Latest commit 5112558 Jul 19, 2018

README.md

Kubernetes Kafka K8SKafka

This project contains a Docker image meant to facilitate the deployment of Apache Kafka on Kubernetes using StatefulSets.

Limitations

  1. Persistent Volumes must be used. emptyDirs will likely result in a loss of data.
  2. Storage media I/O isolation is not generally possible at this time. Consider using Pod Anti-Affinity rules to place noisy neighbors on separate Nodes.

Docker Image

The docker image contained in this repository is comprised of a base Ubuntu 16.04 image using the latest release of the OpenJDK JRE based on the 1.8 JVM (JDK 8u111), the latest stable release of Kafka (10.2.0) using Scala 2.11. Ubuntu is a much larger image than BusyBox or Alpine, but these images contain mucl or ulibc. This requires a custom version of OpenJDK to be built against a libc runtime other than glibc. While there are smaller Kafka images based on Alpine and BusyBox, the interactions between Kafka, the JVM, and glibc are better understood and easier to debug.

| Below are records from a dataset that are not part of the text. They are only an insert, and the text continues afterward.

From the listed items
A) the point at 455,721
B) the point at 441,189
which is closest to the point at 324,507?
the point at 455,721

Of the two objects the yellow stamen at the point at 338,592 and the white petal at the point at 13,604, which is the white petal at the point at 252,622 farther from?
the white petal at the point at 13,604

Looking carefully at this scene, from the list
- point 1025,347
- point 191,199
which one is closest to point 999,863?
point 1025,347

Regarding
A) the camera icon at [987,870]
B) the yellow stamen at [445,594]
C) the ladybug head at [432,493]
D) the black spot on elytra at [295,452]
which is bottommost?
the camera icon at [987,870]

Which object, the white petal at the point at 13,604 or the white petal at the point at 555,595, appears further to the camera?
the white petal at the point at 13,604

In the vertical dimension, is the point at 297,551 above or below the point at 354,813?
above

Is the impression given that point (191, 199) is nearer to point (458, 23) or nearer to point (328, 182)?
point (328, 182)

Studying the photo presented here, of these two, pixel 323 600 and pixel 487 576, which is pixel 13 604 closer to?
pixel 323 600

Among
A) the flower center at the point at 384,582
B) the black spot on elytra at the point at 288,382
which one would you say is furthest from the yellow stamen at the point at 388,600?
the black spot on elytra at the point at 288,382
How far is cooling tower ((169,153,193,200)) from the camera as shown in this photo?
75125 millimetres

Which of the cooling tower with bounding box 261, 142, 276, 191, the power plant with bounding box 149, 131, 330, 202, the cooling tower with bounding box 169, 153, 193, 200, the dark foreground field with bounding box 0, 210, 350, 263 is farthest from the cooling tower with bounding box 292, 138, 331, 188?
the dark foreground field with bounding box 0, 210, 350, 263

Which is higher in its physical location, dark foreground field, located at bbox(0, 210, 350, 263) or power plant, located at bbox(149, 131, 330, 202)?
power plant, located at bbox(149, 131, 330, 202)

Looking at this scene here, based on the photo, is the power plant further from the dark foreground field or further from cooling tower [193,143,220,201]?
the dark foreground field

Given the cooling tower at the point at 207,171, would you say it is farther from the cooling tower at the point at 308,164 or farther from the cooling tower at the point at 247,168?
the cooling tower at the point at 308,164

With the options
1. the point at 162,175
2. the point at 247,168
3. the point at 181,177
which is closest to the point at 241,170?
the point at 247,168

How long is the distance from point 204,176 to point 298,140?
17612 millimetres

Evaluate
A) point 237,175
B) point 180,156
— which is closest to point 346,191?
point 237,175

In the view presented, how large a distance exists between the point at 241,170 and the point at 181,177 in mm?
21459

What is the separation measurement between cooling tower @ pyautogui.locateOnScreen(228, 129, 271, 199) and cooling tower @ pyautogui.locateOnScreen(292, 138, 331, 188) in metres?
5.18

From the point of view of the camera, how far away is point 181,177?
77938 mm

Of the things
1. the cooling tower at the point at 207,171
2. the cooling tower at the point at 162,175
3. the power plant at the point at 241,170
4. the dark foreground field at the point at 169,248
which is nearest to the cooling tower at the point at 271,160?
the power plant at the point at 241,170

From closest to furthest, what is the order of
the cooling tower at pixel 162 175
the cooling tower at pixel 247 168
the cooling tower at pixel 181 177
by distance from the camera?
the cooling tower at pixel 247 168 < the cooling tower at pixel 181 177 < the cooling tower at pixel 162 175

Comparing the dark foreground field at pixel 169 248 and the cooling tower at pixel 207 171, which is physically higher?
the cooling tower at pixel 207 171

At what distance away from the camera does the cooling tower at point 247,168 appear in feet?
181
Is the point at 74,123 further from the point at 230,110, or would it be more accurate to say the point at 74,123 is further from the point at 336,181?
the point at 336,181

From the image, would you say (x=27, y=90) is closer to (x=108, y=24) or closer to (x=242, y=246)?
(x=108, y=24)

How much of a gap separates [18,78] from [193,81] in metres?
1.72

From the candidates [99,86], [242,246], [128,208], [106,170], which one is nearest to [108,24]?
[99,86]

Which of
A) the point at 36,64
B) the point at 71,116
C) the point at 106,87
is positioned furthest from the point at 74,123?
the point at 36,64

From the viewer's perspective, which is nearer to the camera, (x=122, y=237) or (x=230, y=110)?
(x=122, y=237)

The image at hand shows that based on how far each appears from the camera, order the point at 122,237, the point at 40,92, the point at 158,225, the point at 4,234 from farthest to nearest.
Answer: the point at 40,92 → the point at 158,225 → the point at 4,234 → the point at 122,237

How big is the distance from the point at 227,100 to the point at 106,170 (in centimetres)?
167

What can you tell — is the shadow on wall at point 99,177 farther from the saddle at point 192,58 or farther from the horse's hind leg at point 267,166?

The image is built such that the Kafka JVM process is designated to run as a non-root user. By default, this user is kafka and has UID 1000 and GID 1000. The Kafka package is installed into the /opt/kafka directory, all configuration is installed into /opt/kafka/config and all executables are in /opt/kafka/bin. Due to the implementation of the scripts in /opt/kafka/bin, it is not feasible to symbolically link them into the /user/bin directory. As such, the /opt/kafka/bin directory is added to the PATH environment variable.

ZooKeeper

Kafka requires an installation of Apache Zookeeper for broker configuration storage and coordination. An example of how to deploy a ZooKeeper ensemble on Kubernetes can be found here. For testing purposes an ensemble of 1-3 servers is sufficient. For production use, you should consider deploying at least 5 servers so that you can tolerate the loss of one server during the planned maintenance of another. If you are running ZooKeeper on Kubernetes, it is best to use a separate ensemble for each Kafka cluster. For production use, you should ensure that each ZooKeeper server has at least 2 GiB of heap with at least 4 GiB of reserved memory for the Pod. As ZooKeeper is not particularly CPU intensive, 2 CPUs per server should be sufficient for most use cases. If you are running Kubernetes on a Cloud Provider (e.g. GCP, Azure, or AWS), you should provision a fast storage class for the ZooKeeper PVs. As the PVs are backed by network attached storage, there is little to be gained from isolating the write ahead log from the snapshots directory.

Headless Service

The Kafka Stateful Set requires a Headless Service to control the network domain for the Kafka brokers. The yaml below creates a Headless Service that allows brokers to be discovered and exposes the 9093 port for client connections.

apiVersion: v1
kind: Service
metadata:
  name: kafka-svc
  labels:
    app: kafka
spec:
  ports:
  - port: 9093
    name: server
  clusterIP: None
  selector:
    app: kafka

StatefulSet

The Kafka StatefulSet deploys a configurable number of replicas on the Kubernetes cluster. The StatefulSet serviceName must match the Headless Service and specify the desired number of brokers.

apiVersion: apps/v1beta1
kind: StatefulSet
metadata:
  name: kafka
spec:
  serviceName: kafka-svc
  replicas: 3
  ...

Configuration

This section details the configuration of the Kafka cluster.

Broker Configuration

The configuration for each broker is generated by overriding the default configuration with command line flags. The high and medium importance configuration parameters form the Kafka documentation.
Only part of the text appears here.